TASK BRIEF: Please retype, character for character, the portion of the entries below that runs from the line containing "phylum: Chordata" to the last line.

SOURCE DATA: Begin

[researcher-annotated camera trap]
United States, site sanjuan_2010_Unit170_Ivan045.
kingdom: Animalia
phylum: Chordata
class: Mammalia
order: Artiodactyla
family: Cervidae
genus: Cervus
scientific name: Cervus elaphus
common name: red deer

SOURCE DATA: End

EXPECTED OUTPUT:
phylum: Chordata
class: Mammalia
order: Artiodactyla
family: Cervidae
genus: Cervus
scientific name: Cervus elaphus
common name: red deer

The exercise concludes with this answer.